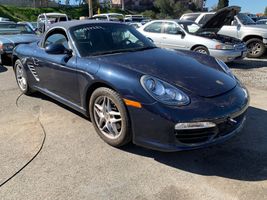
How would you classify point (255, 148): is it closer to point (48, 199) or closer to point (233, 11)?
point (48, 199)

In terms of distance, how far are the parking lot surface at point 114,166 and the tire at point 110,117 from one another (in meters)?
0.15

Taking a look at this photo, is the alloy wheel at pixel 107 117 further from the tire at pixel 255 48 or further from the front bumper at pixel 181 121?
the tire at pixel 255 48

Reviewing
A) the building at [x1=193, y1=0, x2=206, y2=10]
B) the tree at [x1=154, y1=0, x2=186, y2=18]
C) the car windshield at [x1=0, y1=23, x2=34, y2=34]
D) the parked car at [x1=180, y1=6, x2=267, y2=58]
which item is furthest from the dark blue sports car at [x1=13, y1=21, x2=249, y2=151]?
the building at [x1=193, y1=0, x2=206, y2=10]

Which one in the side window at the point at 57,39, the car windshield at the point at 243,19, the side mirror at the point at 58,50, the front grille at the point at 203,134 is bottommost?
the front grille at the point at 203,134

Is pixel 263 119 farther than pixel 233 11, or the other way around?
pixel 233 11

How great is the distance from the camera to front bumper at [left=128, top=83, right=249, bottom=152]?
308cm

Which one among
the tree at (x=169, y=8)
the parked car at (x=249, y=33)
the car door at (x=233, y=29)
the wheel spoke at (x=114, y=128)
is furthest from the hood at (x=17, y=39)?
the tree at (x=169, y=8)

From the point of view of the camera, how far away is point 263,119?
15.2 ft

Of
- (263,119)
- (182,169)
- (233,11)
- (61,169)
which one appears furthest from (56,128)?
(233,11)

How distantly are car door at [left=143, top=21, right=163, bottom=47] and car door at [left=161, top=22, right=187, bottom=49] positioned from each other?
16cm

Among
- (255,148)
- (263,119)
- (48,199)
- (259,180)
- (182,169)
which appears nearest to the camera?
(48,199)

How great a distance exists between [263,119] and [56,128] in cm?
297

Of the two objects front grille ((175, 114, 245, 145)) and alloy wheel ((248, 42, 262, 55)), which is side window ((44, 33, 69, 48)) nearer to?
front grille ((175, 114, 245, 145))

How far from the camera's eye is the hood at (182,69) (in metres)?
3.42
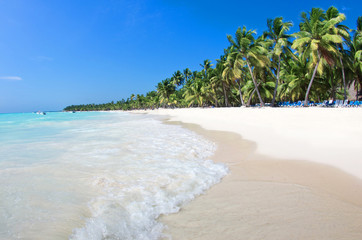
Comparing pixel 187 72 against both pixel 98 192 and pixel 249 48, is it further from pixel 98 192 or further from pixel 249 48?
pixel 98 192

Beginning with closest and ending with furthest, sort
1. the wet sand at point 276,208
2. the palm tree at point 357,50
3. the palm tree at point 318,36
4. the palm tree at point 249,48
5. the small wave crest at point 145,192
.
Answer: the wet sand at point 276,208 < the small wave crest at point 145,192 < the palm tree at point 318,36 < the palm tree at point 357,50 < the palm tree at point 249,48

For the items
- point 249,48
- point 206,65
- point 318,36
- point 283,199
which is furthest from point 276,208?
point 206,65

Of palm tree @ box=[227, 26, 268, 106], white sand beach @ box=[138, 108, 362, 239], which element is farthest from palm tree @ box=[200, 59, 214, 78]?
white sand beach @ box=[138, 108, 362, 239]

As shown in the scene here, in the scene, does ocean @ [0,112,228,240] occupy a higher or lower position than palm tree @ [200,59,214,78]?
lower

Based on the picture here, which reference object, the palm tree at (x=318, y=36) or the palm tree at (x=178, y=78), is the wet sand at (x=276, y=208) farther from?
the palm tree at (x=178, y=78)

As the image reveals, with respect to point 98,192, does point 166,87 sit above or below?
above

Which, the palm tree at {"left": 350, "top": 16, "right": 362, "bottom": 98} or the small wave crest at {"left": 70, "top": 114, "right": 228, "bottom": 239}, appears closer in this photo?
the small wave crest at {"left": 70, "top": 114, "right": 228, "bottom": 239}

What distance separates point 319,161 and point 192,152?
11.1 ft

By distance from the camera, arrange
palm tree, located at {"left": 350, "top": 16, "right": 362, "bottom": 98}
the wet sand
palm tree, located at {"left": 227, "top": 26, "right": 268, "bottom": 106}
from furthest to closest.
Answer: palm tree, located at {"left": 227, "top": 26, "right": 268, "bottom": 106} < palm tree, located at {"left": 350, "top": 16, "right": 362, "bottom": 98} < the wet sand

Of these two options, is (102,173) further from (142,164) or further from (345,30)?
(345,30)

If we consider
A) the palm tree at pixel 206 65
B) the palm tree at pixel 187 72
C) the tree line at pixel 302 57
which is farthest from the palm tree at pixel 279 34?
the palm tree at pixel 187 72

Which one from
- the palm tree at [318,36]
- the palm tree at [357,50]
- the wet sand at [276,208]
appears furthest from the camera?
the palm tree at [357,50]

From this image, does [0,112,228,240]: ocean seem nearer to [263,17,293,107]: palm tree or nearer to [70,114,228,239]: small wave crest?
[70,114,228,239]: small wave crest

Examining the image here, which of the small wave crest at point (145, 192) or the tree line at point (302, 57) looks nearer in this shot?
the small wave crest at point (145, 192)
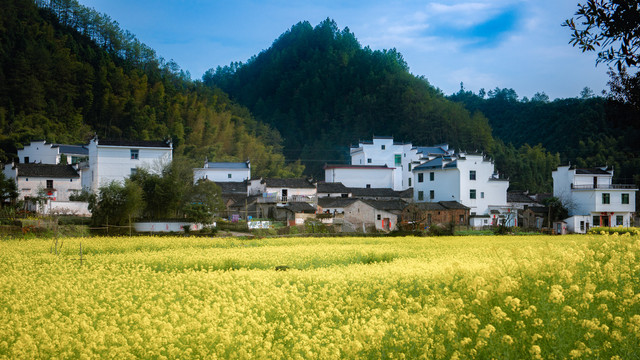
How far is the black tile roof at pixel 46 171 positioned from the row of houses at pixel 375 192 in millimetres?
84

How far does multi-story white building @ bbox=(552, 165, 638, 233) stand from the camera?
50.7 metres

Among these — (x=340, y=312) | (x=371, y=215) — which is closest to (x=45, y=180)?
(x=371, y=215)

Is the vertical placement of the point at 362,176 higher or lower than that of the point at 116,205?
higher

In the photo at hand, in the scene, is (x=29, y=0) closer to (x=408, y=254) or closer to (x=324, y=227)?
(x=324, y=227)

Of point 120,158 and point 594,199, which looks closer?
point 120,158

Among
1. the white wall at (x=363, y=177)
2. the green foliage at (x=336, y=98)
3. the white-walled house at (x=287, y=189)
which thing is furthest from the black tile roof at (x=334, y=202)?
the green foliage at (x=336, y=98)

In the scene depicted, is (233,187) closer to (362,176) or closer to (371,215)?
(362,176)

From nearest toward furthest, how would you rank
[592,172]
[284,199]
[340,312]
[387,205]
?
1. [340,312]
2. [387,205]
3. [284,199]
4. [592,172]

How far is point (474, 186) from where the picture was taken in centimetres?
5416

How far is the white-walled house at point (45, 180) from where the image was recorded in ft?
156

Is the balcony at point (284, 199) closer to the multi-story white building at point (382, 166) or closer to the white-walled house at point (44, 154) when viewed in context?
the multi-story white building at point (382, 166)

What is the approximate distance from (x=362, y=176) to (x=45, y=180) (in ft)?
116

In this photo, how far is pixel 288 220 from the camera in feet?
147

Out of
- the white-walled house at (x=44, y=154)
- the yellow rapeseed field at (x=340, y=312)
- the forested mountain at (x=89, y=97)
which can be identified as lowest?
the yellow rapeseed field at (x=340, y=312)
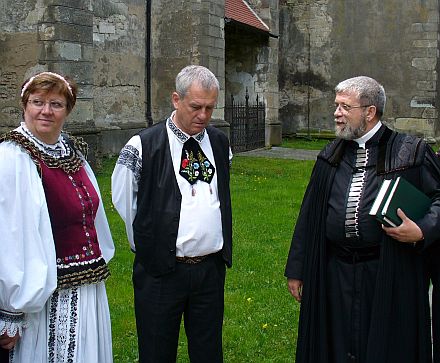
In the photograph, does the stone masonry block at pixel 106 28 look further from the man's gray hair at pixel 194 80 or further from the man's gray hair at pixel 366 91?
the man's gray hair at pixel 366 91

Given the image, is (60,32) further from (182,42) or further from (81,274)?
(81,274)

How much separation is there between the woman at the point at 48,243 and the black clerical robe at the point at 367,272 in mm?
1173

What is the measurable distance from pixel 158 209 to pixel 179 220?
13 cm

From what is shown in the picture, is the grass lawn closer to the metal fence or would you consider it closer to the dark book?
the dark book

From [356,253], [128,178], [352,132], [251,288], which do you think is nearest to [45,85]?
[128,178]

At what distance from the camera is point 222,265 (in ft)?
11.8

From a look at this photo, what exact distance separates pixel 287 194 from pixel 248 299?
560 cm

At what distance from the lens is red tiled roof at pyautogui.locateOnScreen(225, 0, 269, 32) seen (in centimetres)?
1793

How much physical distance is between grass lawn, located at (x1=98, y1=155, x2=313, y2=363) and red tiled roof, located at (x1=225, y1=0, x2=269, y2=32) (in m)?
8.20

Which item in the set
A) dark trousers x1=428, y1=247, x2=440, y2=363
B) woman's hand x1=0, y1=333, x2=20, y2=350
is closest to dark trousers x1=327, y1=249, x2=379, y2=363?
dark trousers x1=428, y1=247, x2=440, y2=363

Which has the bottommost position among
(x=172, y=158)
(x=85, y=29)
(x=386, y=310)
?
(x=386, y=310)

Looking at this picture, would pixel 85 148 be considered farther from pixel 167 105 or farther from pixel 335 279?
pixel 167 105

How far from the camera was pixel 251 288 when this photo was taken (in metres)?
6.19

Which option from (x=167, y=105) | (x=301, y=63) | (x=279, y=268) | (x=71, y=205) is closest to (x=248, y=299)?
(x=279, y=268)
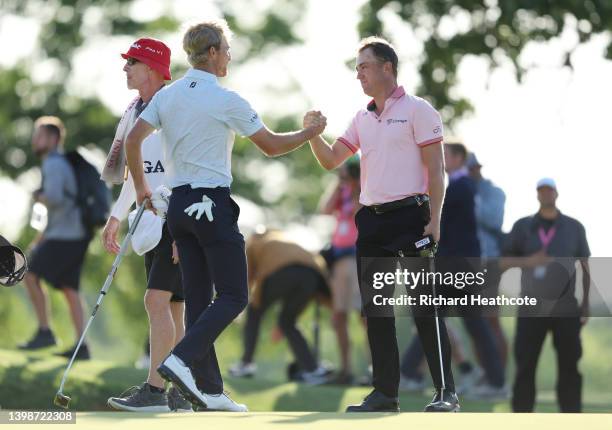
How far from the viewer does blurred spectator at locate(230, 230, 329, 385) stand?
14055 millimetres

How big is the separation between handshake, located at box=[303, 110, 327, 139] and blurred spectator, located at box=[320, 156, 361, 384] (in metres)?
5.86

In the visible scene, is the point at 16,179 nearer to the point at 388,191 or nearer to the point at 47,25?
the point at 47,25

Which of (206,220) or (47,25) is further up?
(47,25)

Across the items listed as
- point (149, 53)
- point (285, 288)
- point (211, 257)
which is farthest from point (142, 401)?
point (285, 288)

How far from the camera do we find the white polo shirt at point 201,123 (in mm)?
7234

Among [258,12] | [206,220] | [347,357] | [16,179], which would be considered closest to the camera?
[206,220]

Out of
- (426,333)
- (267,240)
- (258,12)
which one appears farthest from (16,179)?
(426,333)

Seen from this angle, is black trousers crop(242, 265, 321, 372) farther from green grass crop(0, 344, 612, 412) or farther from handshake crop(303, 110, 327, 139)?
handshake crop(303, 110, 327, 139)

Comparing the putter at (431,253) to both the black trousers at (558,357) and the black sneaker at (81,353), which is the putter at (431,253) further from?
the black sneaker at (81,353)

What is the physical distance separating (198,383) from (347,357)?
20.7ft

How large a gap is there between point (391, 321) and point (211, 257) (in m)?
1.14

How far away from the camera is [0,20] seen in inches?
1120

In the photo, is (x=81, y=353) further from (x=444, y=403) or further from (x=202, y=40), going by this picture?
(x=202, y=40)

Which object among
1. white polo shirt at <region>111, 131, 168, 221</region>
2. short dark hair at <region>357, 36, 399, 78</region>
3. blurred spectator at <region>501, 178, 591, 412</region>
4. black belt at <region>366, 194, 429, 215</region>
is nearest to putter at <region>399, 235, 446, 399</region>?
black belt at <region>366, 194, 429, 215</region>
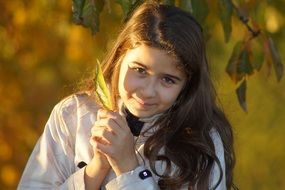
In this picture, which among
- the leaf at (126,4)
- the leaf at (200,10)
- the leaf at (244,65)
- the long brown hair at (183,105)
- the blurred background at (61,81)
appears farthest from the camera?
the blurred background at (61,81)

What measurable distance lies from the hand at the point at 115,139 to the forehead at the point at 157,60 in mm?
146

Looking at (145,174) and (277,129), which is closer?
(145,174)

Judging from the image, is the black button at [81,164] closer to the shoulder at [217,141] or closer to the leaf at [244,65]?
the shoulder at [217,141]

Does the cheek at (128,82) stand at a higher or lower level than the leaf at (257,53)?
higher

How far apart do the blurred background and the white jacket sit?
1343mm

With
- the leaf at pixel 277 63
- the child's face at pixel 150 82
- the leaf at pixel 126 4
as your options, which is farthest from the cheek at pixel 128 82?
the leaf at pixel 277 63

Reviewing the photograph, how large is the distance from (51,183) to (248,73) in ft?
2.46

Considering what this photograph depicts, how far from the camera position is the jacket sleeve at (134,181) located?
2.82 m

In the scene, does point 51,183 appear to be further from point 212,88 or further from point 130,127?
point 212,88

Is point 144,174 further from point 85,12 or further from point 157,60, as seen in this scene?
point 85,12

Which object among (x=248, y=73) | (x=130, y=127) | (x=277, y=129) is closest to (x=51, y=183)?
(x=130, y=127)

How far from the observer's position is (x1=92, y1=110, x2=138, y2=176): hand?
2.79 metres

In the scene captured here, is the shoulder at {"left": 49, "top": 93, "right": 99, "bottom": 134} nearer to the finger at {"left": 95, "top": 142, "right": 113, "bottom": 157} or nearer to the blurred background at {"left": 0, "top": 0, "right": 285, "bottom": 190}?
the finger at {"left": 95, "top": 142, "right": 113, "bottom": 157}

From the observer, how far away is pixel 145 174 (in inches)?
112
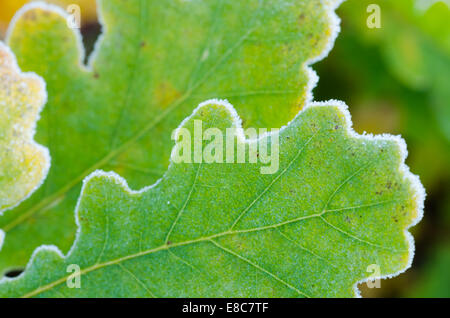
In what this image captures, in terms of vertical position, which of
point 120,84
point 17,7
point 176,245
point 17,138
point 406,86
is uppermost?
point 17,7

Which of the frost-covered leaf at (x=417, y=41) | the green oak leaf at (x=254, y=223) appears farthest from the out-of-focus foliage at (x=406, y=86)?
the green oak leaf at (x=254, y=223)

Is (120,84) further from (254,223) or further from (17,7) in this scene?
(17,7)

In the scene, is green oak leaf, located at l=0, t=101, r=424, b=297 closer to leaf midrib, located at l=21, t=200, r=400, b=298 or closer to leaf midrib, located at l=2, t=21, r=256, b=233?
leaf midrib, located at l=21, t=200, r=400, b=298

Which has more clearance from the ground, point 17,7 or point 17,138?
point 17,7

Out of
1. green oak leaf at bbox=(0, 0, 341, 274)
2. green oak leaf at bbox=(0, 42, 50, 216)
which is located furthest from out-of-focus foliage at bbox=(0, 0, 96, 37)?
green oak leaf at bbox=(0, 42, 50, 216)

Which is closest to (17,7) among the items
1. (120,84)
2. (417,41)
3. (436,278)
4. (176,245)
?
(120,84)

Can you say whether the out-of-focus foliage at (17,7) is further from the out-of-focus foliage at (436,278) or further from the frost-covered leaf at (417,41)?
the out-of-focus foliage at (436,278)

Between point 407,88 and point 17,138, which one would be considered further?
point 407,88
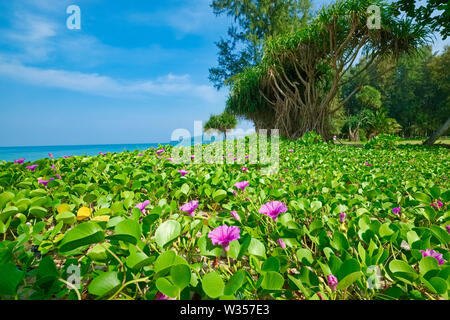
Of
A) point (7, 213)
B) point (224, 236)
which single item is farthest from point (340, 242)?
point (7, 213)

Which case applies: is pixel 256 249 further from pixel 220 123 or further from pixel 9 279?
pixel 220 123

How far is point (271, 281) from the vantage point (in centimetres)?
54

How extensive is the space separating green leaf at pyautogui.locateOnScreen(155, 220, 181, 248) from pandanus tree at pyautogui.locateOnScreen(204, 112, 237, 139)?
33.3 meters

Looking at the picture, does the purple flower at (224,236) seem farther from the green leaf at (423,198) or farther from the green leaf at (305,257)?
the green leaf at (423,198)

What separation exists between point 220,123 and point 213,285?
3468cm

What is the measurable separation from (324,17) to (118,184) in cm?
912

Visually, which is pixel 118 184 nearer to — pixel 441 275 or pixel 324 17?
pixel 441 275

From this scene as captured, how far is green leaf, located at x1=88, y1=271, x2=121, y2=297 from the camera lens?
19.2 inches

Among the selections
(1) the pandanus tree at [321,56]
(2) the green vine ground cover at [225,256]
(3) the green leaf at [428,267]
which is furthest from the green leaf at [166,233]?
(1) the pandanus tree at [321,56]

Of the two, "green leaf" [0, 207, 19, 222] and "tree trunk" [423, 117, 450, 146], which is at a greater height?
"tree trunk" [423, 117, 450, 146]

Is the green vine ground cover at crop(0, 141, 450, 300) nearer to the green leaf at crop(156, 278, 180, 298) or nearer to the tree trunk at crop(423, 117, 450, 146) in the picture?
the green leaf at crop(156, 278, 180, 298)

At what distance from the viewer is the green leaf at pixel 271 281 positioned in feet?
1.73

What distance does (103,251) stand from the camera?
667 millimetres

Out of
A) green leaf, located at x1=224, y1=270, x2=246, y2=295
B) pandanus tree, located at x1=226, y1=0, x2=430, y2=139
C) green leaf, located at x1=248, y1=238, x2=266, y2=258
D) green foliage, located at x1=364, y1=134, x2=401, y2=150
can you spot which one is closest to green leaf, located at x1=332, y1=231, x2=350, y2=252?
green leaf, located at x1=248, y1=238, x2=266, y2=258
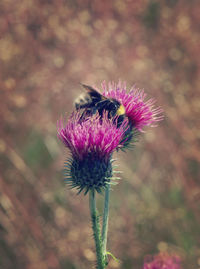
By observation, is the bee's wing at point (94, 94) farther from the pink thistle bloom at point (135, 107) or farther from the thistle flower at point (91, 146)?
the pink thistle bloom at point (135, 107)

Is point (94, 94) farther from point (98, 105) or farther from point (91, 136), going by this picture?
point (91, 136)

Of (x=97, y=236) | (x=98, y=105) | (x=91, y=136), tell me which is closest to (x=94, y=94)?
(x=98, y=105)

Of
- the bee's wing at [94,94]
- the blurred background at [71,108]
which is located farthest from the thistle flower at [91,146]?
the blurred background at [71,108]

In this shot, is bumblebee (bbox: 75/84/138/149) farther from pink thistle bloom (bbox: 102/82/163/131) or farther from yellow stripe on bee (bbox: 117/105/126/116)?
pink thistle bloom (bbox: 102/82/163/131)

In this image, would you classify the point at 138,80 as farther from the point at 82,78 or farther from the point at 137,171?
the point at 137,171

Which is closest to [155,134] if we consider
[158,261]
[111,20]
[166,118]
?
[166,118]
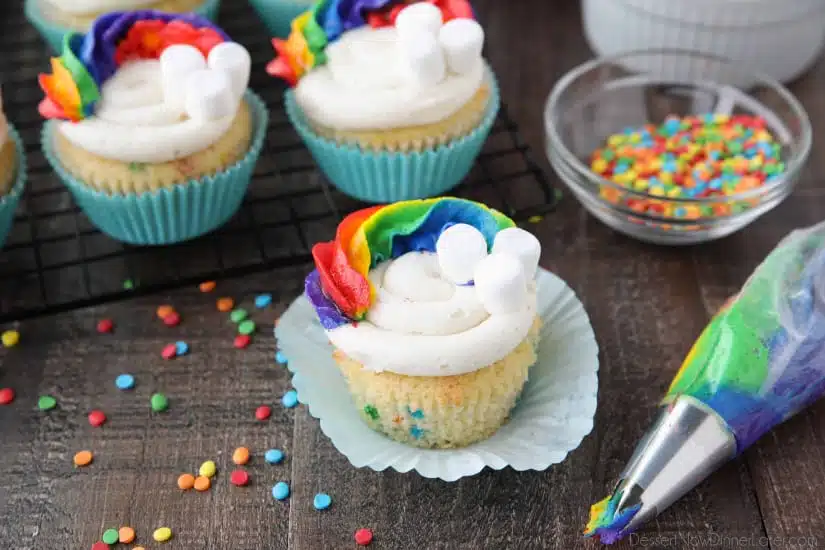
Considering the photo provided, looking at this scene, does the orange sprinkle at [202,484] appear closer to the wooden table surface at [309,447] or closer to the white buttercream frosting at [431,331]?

▬▬▬▬▬▬▬▬▬▬

Short problem: Copy the records verbatim from the line with "Of (x=97, y=236)" through the end of the records, both ends included. Omit the pictures.

Answer:
Of (x=97, y=236) | (x=98, y=105) | (x=91, y=136), tell me which is closest to (x=94, y=94)?
(x=98, y=105)

Of
- the bee's wing at [94,94]
- the blurred background at [71,108]
which is located farthest from the thistle flower at [91,146]?
the blurred background at [71,108]

In this shot, is bumblebee (bbox: 75/84/138/149) farther from pink thistle bloom (bbox: 102/82/163/131) or farther from yellow stripe on bee (bbox: 117/105/126/116)?
pink thistle bloom (bbox: 102/82/163/131)

In this image, would you classify the point at 138,80 as farther from the point at 82,78 or farther from the point at 137,171?
the point at 137,171

Which is closest to [155,134] if we consider
[158,261]
[111,20]
[166,118]
?
[166,118]
Considering the photo provided, looking at this scene, does the orange sprinkle at [202,484] appear closer to the wooden table surface at [309,447] or closer to the white buttercream frosting at [431,331]?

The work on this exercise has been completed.